Advantageous Effects of Invention
[0014] According to an embodiment of the disclosure, appropriate
audio post-processing according to image information can be
performed using the image information and, unlike for a terminal,
by performing calculation in the server, audio post-processing
requiring a complicated calculation procedure can be performed at a
high processing speed.
BRIEF DESCRIPTION OF DRAWINGS
[0015] FIG. 1 is a diagram illustrating a block for audio
post-processing in a general multimedia recording;
[0016] FIG. 2 is a diagram illustrating a magnitude of a signal to
which a compressor and an expander of DRC have been applied;
[0017] FIG. 3 shows diagrams illustrating a signal to which a
limiter of a DRC has been applied;
[0018] FIG. 4 is a diagram illustrating an overall configuration of
the disclosure;
[0019] FIG. 5 is a diagram illustrating a structure of a network
including an edge computing server;
[0020] FIG. 6 is a diagram illustrating a period and a frame for
image data analysis;
[0021] FIG. 7 is a diagram illustrating an example of an item
selectable based on user feedback;
[0022] FIG. 8 is a diagram illustrating an operation of a terminal
according to the disclosure;
[0023] FIG. 9 is a diagram illustrating an operation of a server
according to the disclosure;
[0024] FIG. 10 is a block diagram illustrating a structure of a
terminal; and
[0025] FIG. 11 is a block diagram illustrating a structure of a
terminal.
MODE FOR THE INVENTION
[0026] Hereinafter, embodiments of the disclosure will be described
in detail in conjunction with the accompanying drawings. In the
following description of the disclosure, a detailed description of
known functions or configurations incorporated herein will be
omitted when it may make the subject matter of the disclosure
unnecessarily unclear. The terms which will be described below are
terms defined in consideration of the functions in the disclosure,
and may be different according to users, intentions of the users,
or customs. Therefore, the definitions of the terms should be made
based on the contents throughout the specification.

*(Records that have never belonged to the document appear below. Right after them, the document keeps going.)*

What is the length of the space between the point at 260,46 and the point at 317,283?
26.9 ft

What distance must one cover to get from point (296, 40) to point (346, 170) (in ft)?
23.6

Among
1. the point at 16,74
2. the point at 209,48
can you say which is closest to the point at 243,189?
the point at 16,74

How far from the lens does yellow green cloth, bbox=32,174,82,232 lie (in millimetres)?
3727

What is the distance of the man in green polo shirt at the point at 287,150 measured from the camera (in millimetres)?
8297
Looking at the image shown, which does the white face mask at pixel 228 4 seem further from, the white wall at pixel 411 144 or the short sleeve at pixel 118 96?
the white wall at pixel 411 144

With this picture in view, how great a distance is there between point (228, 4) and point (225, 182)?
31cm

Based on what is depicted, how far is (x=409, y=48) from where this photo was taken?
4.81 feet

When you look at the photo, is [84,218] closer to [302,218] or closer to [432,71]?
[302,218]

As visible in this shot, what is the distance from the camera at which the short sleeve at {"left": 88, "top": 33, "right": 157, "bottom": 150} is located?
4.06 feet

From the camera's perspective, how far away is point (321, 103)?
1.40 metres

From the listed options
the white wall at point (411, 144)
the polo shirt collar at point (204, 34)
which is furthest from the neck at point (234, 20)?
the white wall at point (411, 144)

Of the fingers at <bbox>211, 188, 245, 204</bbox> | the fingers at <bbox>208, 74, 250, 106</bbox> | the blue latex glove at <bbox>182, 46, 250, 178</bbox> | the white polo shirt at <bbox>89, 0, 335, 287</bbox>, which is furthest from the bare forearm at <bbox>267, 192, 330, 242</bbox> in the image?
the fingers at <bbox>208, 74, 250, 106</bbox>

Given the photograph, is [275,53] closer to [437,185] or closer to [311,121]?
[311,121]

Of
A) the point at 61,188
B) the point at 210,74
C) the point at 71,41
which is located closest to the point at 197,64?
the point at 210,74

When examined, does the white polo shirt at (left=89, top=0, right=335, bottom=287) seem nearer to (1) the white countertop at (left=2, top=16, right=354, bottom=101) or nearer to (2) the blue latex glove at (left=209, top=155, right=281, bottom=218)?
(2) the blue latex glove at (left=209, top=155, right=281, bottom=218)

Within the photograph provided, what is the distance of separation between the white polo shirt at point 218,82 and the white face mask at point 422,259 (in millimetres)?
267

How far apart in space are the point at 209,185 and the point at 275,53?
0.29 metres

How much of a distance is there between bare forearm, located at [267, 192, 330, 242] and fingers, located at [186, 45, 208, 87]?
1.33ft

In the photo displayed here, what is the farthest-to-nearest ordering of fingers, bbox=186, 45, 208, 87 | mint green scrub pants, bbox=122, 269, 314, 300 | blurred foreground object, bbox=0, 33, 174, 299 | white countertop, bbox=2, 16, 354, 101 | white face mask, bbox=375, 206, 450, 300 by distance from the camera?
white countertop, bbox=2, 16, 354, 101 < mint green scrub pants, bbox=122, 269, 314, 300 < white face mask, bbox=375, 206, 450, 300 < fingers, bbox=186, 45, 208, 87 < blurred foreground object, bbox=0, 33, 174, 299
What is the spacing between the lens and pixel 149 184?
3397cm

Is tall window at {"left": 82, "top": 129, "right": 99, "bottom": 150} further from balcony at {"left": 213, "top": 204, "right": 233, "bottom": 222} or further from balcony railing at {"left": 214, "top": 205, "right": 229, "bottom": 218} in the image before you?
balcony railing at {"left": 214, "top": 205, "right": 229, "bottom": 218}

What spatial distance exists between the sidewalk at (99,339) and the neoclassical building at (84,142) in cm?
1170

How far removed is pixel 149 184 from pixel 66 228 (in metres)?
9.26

[0027] In describing embodiments of the disclosure in detail, based
on determinations by those skilled in the art, the main idea of the
disclosure may be applied to other communication systems having
similar backgrounds and channel types through some modifications
without significantly departing from the scope of the
disclosure.
[0028] The advantages and features of the disclosure and ways to
achieve them will be apparent by making reference to embodiments as
described below in detail in conjunction with the accompanying
drawings. However, the disclosure is not limited to the embodiments
set forth below, but may be implemented in various different forms.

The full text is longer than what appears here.